### Page excerpt:
┄┄┄┄┄┄┄┄┄┄

[FFmpeg-devel] [OPW] OPW Project Proposal

Michael Niedermayer michael at niedermayer.cc
Fri Oct 28 02:08:24 EEST 2016


On Thu, Oct 27, 2016 at 11:38:27PM +0530, Pallavi Kumari wrote:
> Hi Michael,
> 
> I have attached a patch with the mail.
> 
> With `avcodec_get_frame_defaults (&frame)` in the function readAudio
> program was working fine with old version in my system. But this function
> is not in the latest git repo so I used `av_frame_unref(&frame)` instead
> and the program segfaults. I am not sure why or how to fix this.

theres "AVFrame frame;"

thats bad, as it depends on sizef(AVFrame) to allocat frame on the
stack.

┄┄┄┄┄┄┄┄┄┄

### Short exercise a:
Format the records, from their start through the line containing "67.1 inches", inclusive, as a two-column CSV with the headers "text" and "answer". Give one row per record, put each field in quotes, and turn any line breaks into spaces.

┄┄┄┄┄┄┄┄┄┄

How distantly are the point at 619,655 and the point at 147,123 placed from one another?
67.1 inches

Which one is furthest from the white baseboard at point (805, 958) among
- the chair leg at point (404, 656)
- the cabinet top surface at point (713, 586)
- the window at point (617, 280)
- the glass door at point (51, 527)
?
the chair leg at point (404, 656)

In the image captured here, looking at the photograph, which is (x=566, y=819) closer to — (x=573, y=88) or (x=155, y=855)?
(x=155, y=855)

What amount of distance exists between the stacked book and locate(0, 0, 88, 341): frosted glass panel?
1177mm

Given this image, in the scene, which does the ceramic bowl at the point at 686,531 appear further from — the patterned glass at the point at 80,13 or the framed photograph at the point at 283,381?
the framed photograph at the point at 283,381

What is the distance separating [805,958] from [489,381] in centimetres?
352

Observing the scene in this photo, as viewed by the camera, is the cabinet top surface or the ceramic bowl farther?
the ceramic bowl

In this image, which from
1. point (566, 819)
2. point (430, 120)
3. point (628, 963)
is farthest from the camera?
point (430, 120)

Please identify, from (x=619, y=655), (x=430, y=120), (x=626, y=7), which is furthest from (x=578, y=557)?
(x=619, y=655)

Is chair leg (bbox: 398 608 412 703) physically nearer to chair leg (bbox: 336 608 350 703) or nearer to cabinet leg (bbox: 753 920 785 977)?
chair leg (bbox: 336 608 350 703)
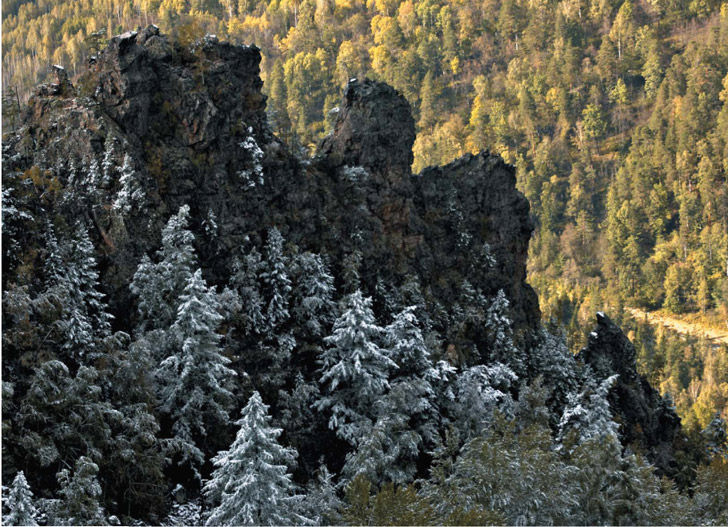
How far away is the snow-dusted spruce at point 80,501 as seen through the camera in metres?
32.8

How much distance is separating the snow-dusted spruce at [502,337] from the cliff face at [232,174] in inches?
125

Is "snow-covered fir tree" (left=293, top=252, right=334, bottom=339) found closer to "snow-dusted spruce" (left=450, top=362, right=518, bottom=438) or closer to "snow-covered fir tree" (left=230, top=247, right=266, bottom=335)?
"snow-covered fir tree" (left=230, top=247, right=266, bottom=335)

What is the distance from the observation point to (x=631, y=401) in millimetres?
72250

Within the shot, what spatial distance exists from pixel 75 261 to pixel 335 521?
20.2 metres

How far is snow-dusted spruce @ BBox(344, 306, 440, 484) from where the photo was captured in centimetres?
4388

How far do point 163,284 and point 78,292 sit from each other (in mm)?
4557

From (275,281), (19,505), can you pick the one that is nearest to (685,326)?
(275,281)

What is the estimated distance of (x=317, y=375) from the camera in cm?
5125

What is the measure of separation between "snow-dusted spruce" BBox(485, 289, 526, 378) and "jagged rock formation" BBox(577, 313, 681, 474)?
9.74 m

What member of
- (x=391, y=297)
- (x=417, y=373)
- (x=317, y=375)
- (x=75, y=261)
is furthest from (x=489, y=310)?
(x=75, y=261)

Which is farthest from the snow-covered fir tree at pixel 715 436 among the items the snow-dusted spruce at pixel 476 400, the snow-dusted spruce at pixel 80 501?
the snow-dusted spruce at pixel 80 501

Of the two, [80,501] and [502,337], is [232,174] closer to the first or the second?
[502,337]

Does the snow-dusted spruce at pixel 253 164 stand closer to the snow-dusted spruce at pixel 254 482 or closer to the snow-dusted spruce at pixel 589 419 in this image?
the snow-dusted spruce at pixel 254 482

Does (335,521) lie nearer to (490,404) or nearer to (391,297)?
(490,404)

┄┄┄┄┄┄┄┄┄┄

### Short exercise b:
In the FFmpeg mailing list message, rewrite the passage between "Michael Niedermayer michael" and "to fix this.", inclusive, replacing "segfaults" with "crashes".

### Right answer a:
text,answer
"How distantly are the point at 619,655 and the point at 147,123 placed from one another?","67.1 inches"

### Right answer b:
Michael Niedermayer michael at niedermayer.cc
Fri Oct 28 02:08:24 EEST 2016


On Thu, Oct 27, 2016 at 11:38:27PM +0530, Pallavi Kumari wrote:
> Hi Michael,
> 
> I have attached a patch with the mail.
> 
> With `avcodec_get_frame_defaults (&frame)` in the function readAudio
> program was working fine with old version in my system. But this function
> is not in the latest git repo so I used `av_frame_unref(&frame)` instead
> and the program crashes. I am not sure why or how to fix this.